The Southwest Power Pool, the regional transmission organization that manages the Great Plains’ electric grid, announced Friday it had set a wind-penetration record of 60.56 percent.

During that minute, wind supplied 13,928.94 megawatts of the 22,998.71 megawatts needed to provide power to customers of all of the utilities and other power distributors that operate within the pool’s 14-state coverage area.

A spokesman for the organization said Friday’s record is just one in a string of nearly a dozen that have been set just in recent months.

Undoubtedly, those records show the amount of wind-generated dispatchable power that’s fed into the grid continues to climb.

But other factors also played a role in setting Friday morning’s record, including powerful wind flows across generating stations throughout much of the region, plus a lower overall demand for electricity at the time because of unusually mild temperatures.

“This is the sixth or seventh record we have set just in the past 90 days or so,” said Derek Wingfield, with the Southwest Power Pool’s corporate communications division.

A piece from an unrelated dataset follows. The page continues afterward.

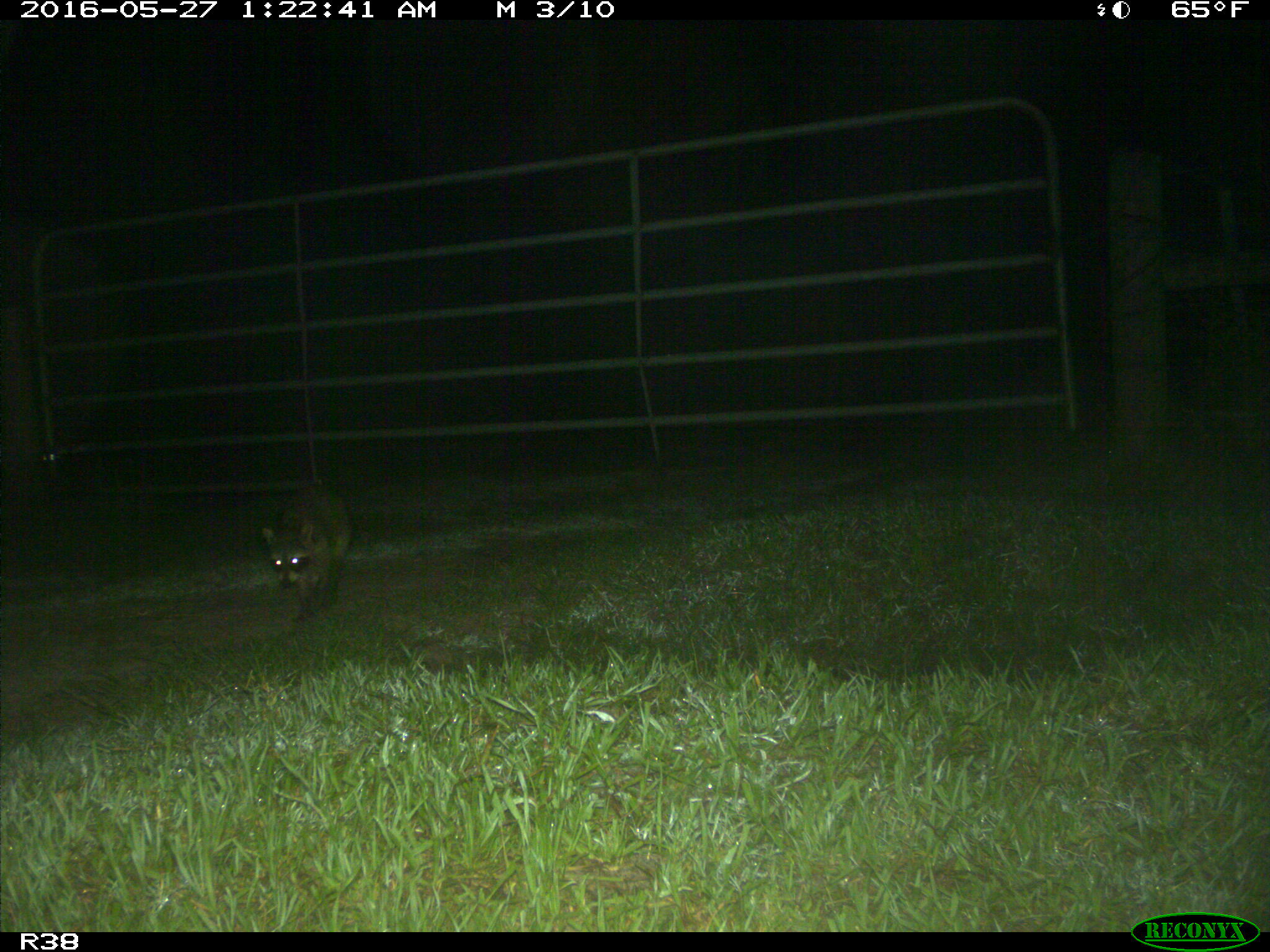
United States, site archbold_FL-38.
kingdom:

“Wind has grown very substantially over the last decade,” he said, noting that wind generation available for dispatch on the grid in 2008 was just more than 500 megawatts.

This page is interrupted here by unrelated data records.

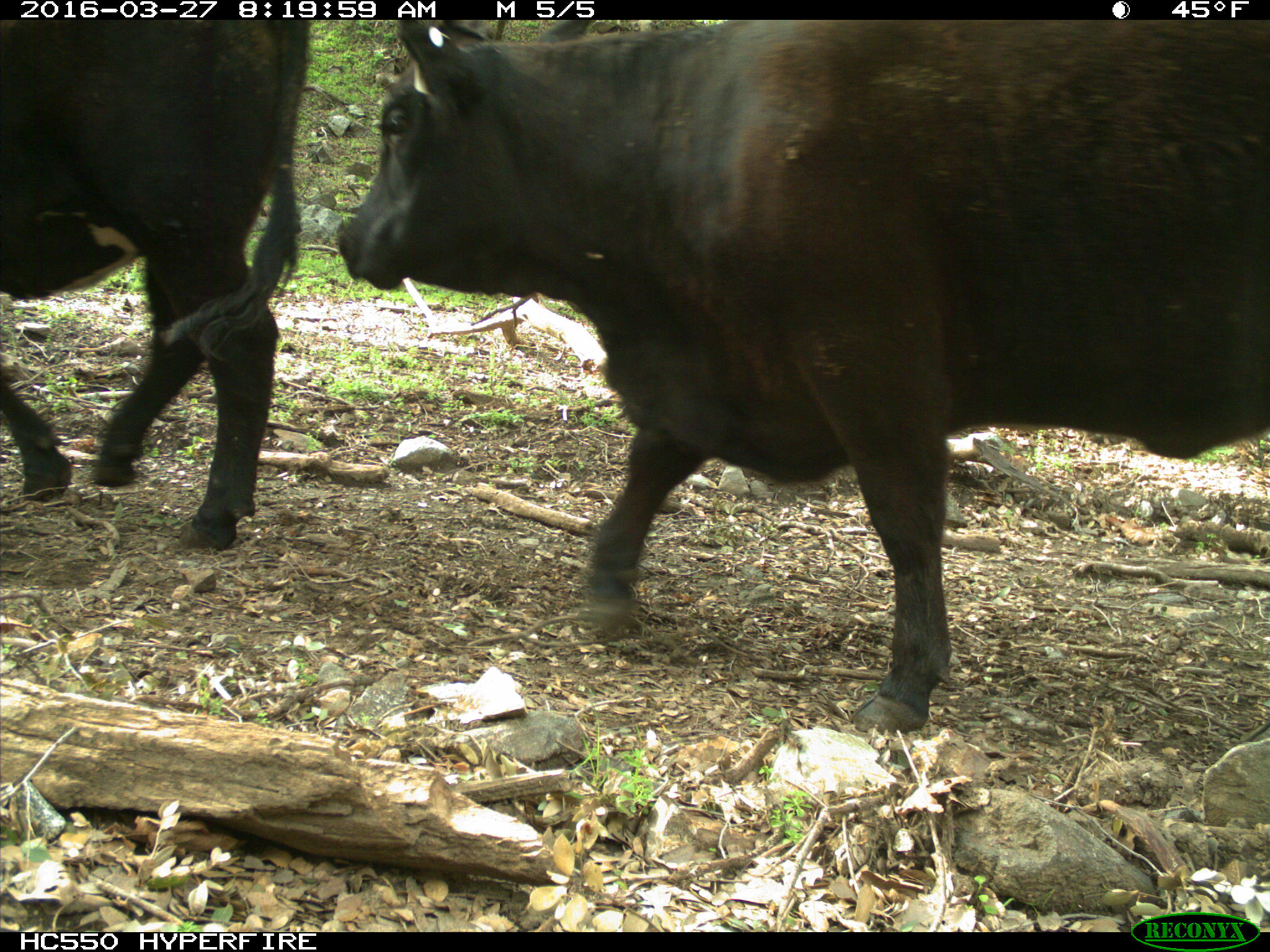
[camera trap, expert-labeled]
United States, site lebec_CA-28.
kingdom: Animalia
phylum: Chordata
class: Mammalia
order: Artiodactyla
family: Bovidae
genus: Bos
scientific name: Bos taurus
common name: domestic cow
Bos taurus (domestic cow).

The amount of wind generated power available for dispatch now, he continued, is more than 17,000 megawatts. That makes up 20 percent of the 87,000 megawatts of generating capacity on the grid available at the start of 2018.

And, while it won’t all be built, there are studies underway within the pool’s operational area that are evaluating whether or not an additional 53,000 megawatts of wind power could be added in the future.

“A lot of those studies will get done, and then the requests will be withdrawn,” Wingfield said. “But that just gives you the sense of the potential that is still out there.”

Pulling it off

One key role the transmission organization plays is to use both human and computerized analytics to make sure power supplied across its 65,000 miles of transmission lines remains both dependable and as affordable as it can be for people within its operational area.

Reliability, Wingfield said, is the first thing the organization must achieve.

“As long as we have got wind on line that can serve the load reliably, and (it’s available) at low enough cost, it will be dispatched,” he said.

“And because the wind can stop blowing at any point, we have got to have other reliable resources online ready to be dispatched, also at a moment’s notice.”

Often, that source is electricity generated by a natural gas power generating station, since it can be quickly brought online.

Jim Roth, a former Oklahoma Corporation Commissioner, filled a seat on the commission just as wind development was getting started. Roth said Friday the penetration record confirms to him that wind is achieving reliability and affordability standards.

“Wind projects are costing only a fourth or less than what it cost to bring those online a decade ago because the technology has improved. The price of production has come down,” Roth said.

“And, through the geographical diversity of the Southwest Power Pool’s footprint, the wind always is blowing somewhere” and that helps with the source’s reliability, he observed.

“That 60 percent getting dispatched Friday morning was the cheapest form of electricity on the grid,” he said. “And that’s good for consumers.”

Wingfield, meanwhile, said the growth of wind-generated power on the organization’s grid has surpassed expectation.

“Looking back 10 years ago, we wouldn’t have thought this was possible. We thought about 25 percent of wind penetration would be about all that anyone could handle reliably,” he said.

However, he added the additional growth ultimately was made possible through a build-out of transmission lines and the organization’s efforts to improve its load, reliability and pricing functions.

“It is impressive, and we are proud of all the different pieces that had to come together to enable that to happen,” Wingfield said.

Roth agreed, saying, “it has been exciting to see it grow since its beginnings.”